Starchy things are common allergens too, so keep an eye out with treats that contain any plant material that could be considered 'starchy'.

For treats, with our allergy prone animals, we always just stuck to the freeze dried liver or freeze dried meat/tripe treats that had one ingredient: Freeze dried $organ.  Much easier to avoid allergens that way.


----------



## Linda1270 (Sep 7, 2012)

Subdouls - Thank you so much for all the great information. Even thought I've been researching feeding raw for a while now, I'm still a little afraid at what I'm doing. I want to be sure I give my girls the right amount of what they need. 

I ended up purchasing a large package of chicken thighs for $4.00 and some chicken wings, which I already had. For the last two nights I have given my girls chicken thighs along with a chicken wing. 

I have been giving Maisie, my Cairn Terrier, 1/2 Chicken thigh and a chicken wing. I gave Tess, my GSD, 2 chicken thighs and a couple of wings. Maisie seems to like the raw more than Tess does. My problem is finding the right things to feed them.

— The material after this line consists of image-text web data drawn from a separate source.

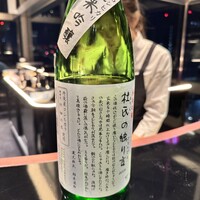鮨割烹とと - 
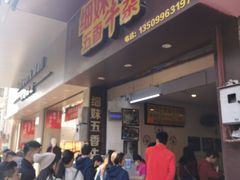 门面-细妹五香牛杂(步行街店)
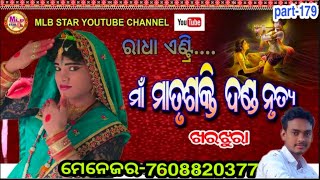 #matrushaktidanda #mlbstar Matrushakti danda||kharajhura||179||radha entry ||MLB STAR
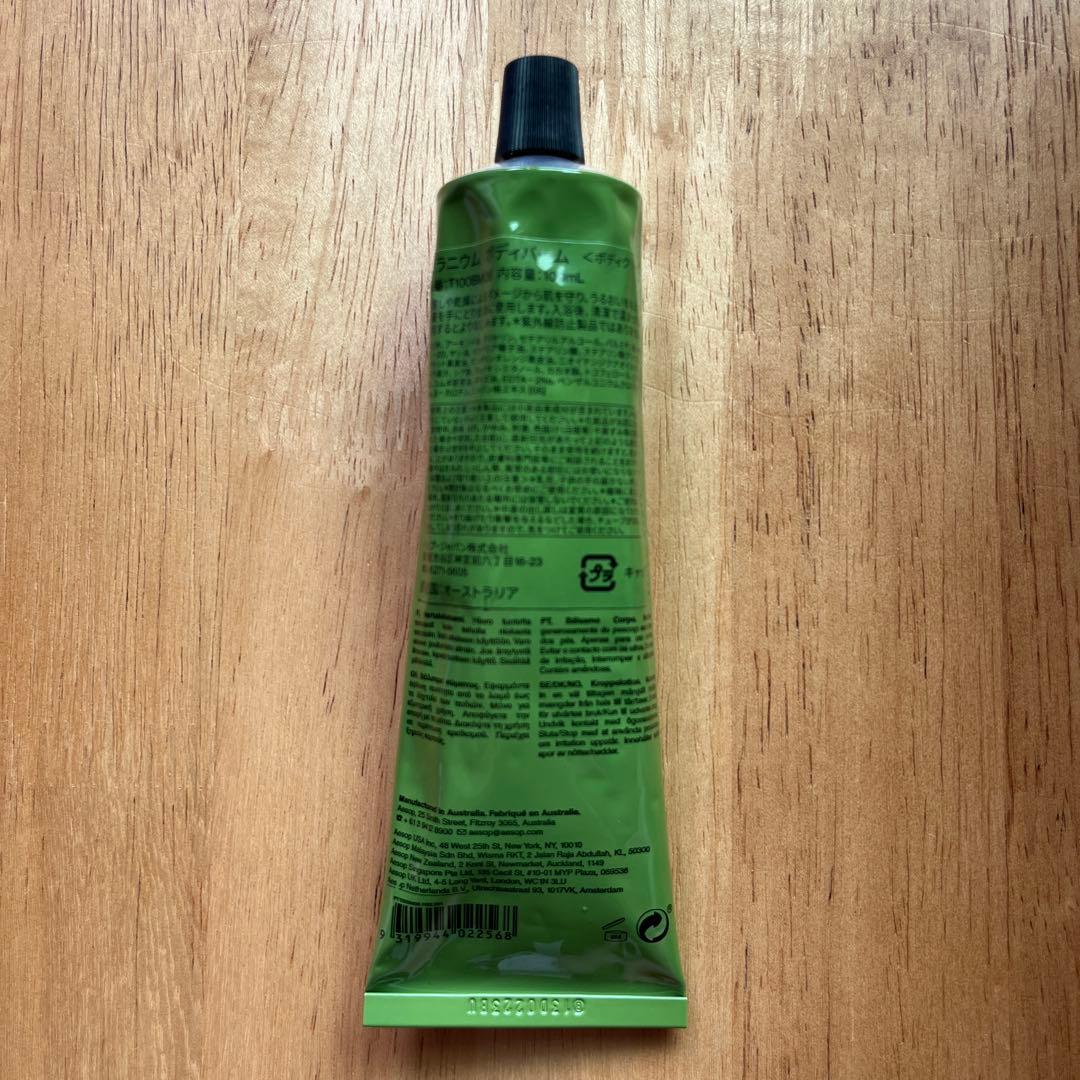 【新品未開封】Aesop　イソップ　ボディソープ　ボディクリームセット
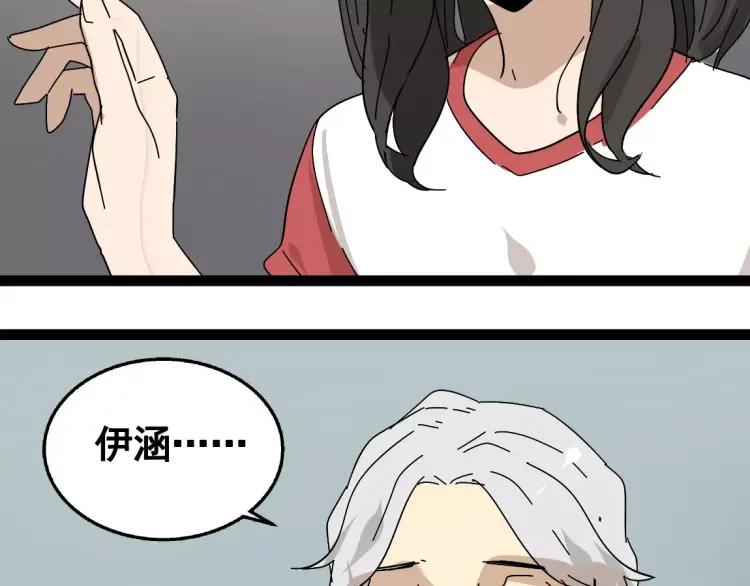 完结篇  现在，未来24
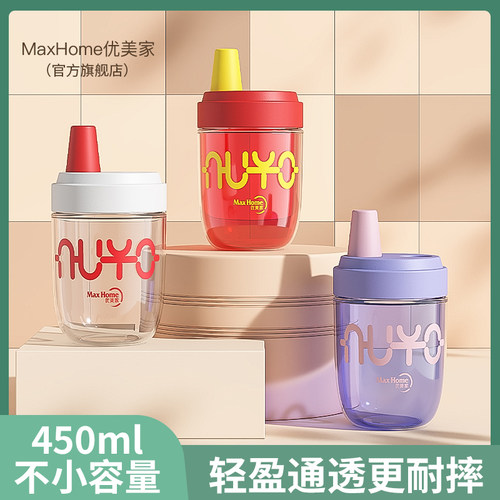 优美家食品级摇摇奶昔杯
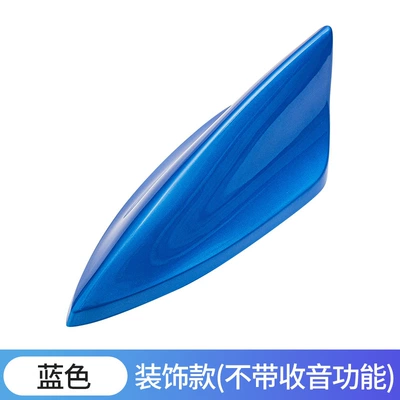 paint punch-free antenna decoration, Other Automotive Exterior Supplies - new-shark-fin-without-radio-blue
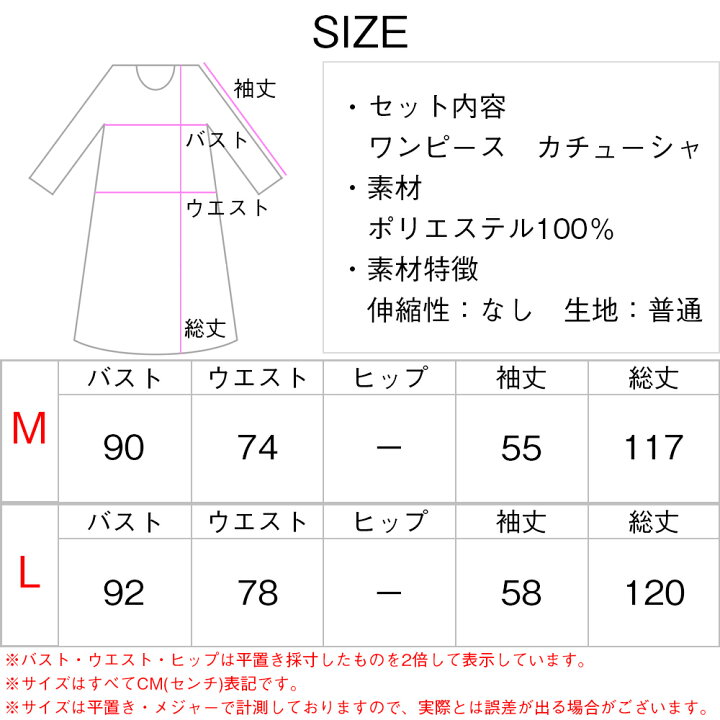 楽天市場 ハロウィン コスプレ 洋館メイド メイド服 メイド 緑 ワンピース 長袖 仮装 衣装 女性 可愛い レディース 大人 セクシー コスチューム ハロウィン仮装 コスプレ衣装 大きいサイズ アニメ ゴスロリ ゾンビ キュート ロリータ ハロウィン衣装 Brightlele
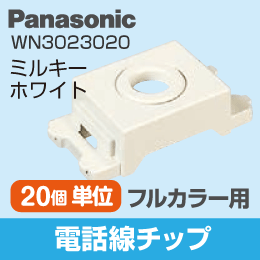 【Panasonic】 フルカラー用 電話線チップ(多回線兼用) WN3023020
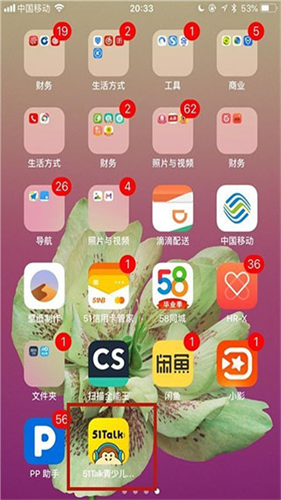 51Talk无忧英语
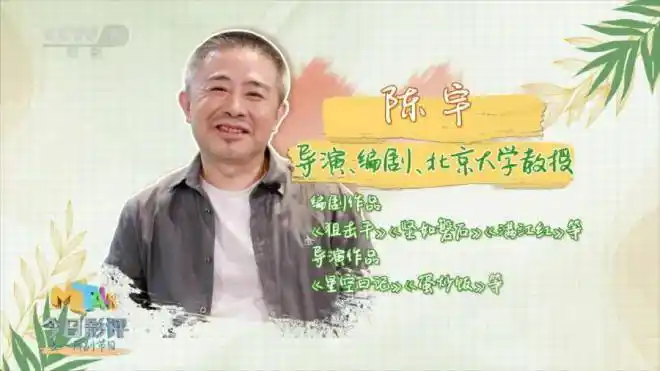 陈宇_瑶淼_剧本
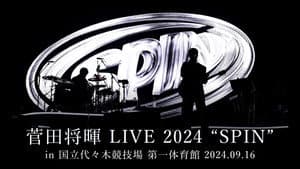 菅田将暉 LIVE 2024 “SPIN” — foto 1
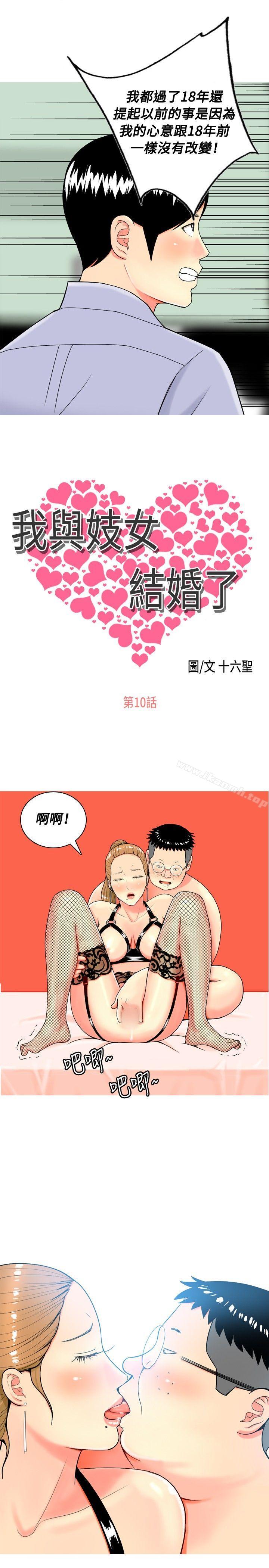 韩国漫画我与妓女结婚了(完结)韩漫_我与妓女结婚了(完结)-第10话在线免费阅读-韩国漫画-第3张图片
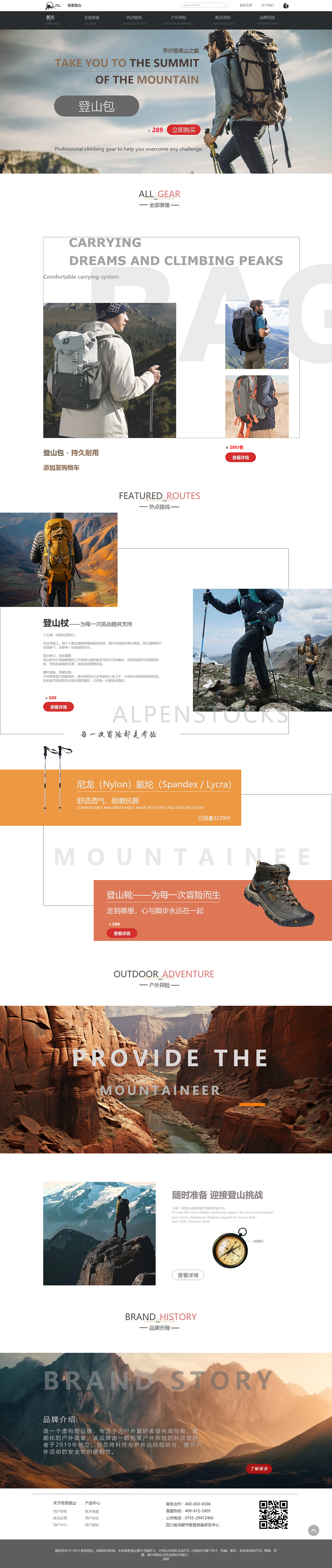 GEEK MOUNTAINEERING极客登山电子商务网站设计⚡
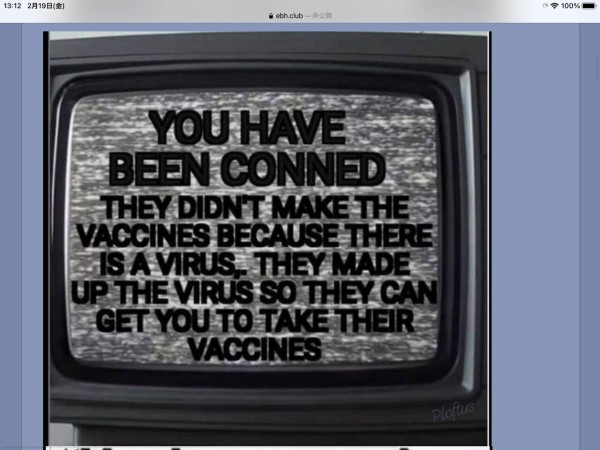 35DE7189-DBAA-4E24-BF0A-A6460DEA03A7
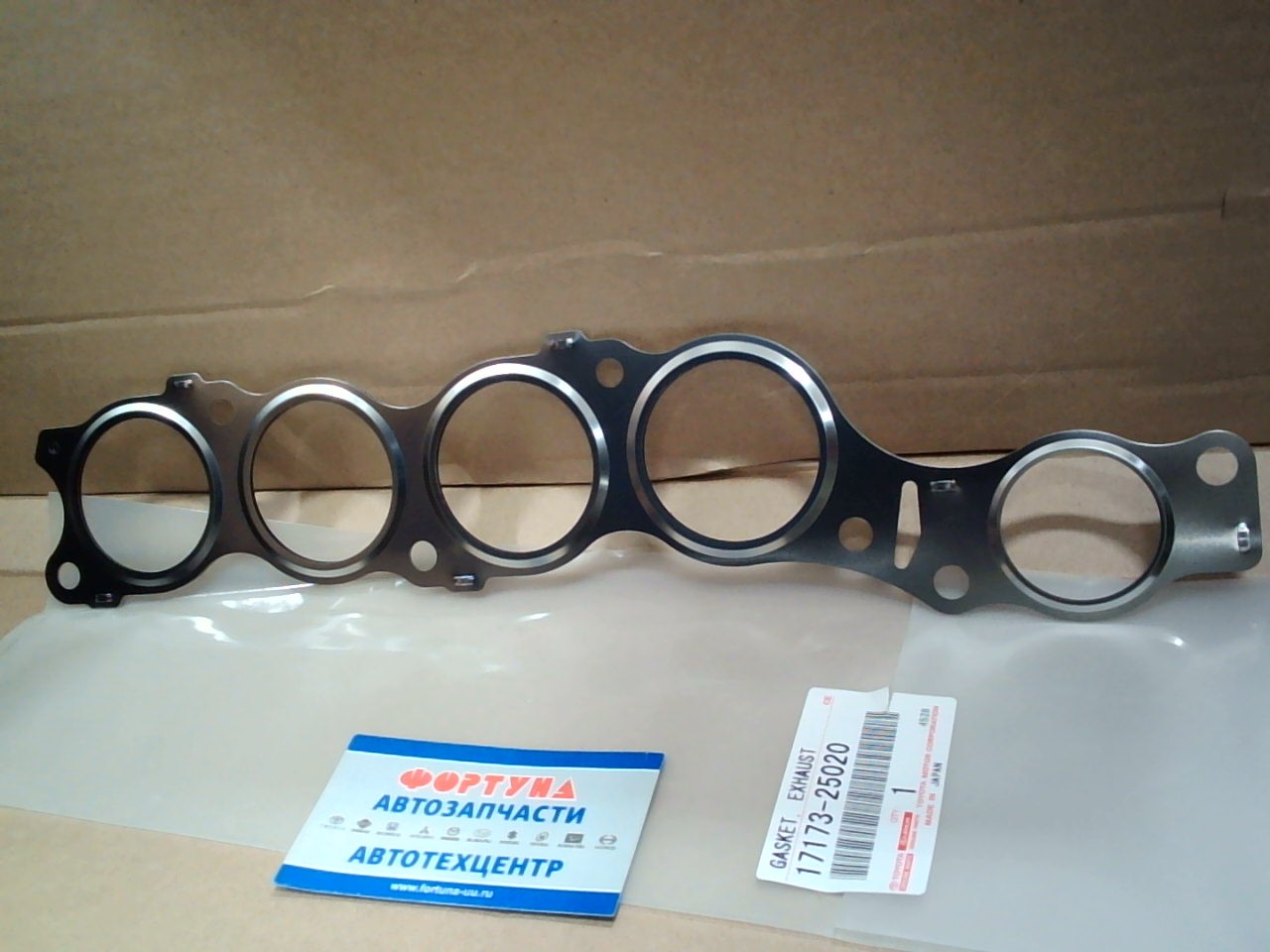 Прокладка выпускного коллектора A25A-FKS [17173-25020] TOYOTA /RAV4 XA50 '18-,  Camry V70,  '20-/ на  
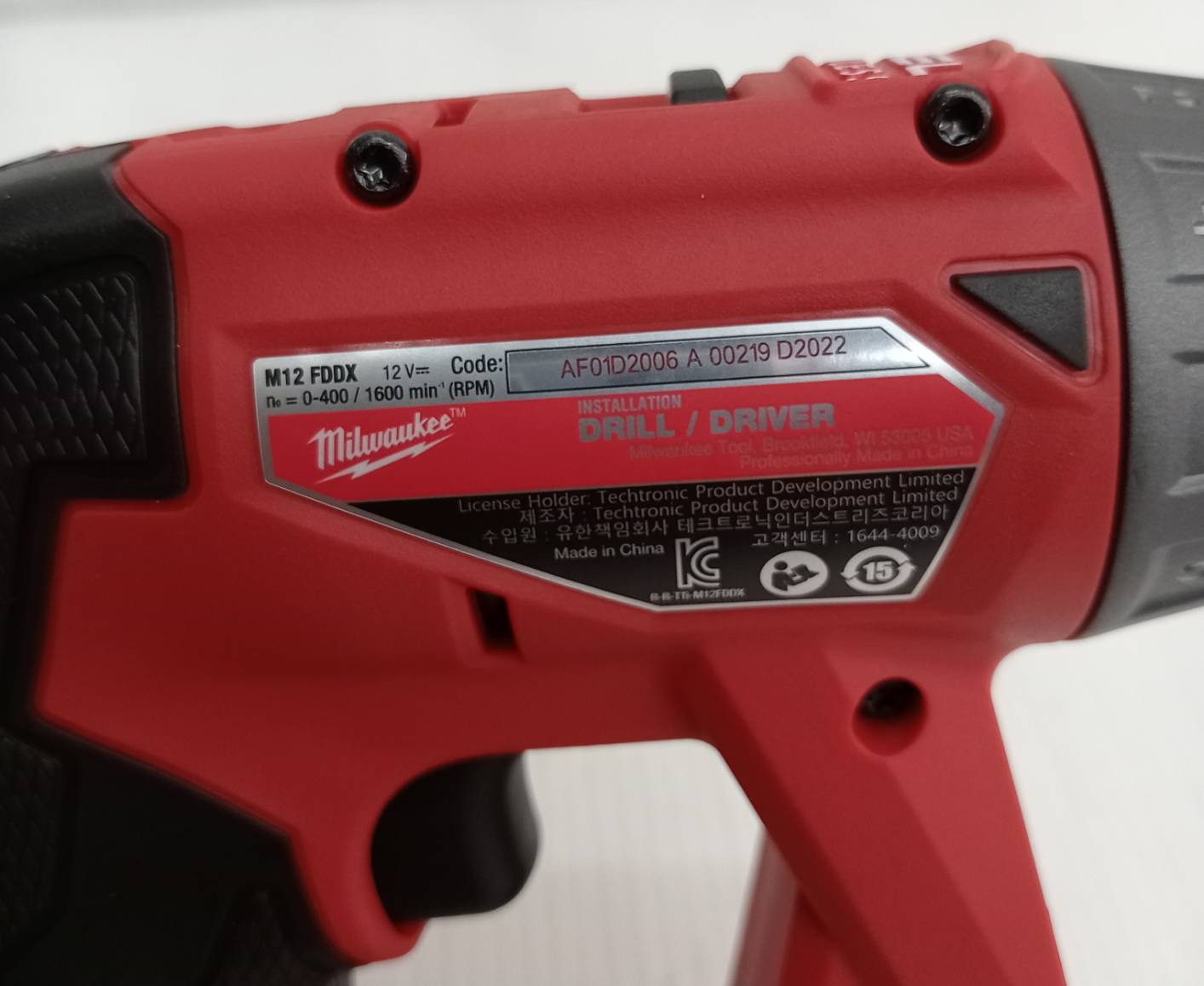 สว่านไขควงไร้สาย 12V M12 FDDXKIT-0X (เครื่องเปล่า) MILWAUKEE
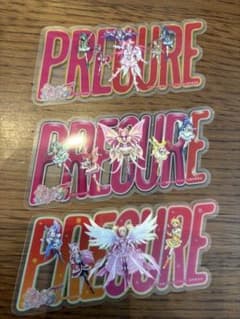 プリキュアオールスターズ　特典のサムネイル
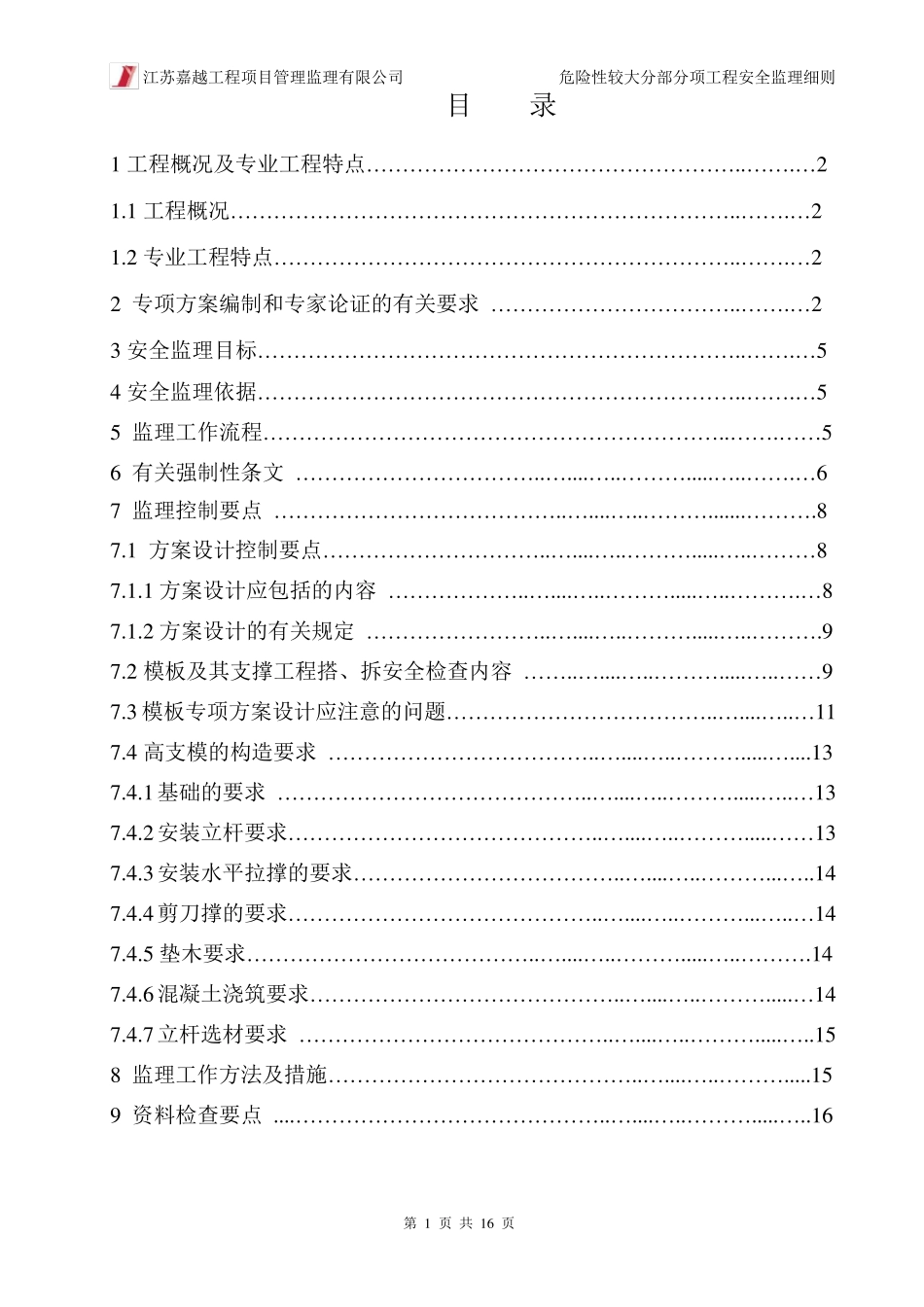 48.危险性较大工程安全监理实施细则(模板工程及支撑体系)_第2页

In the mornings, I have been giving them their kibble, Taste of the Wild Pacific Stream. Once I get a meat source that I can afford, I plan on going 100%.

I am going to Walmart today to see if I can find some chicken quarters. I don't want to keep giving them chicken thighs and wings. I plan on adding some MM next week or is it OM I should add next. I will have to refer to my notes on that one. I can't wait until I have this down and know what I am doing. I think that both girls will do amazing on a raw diet.


----------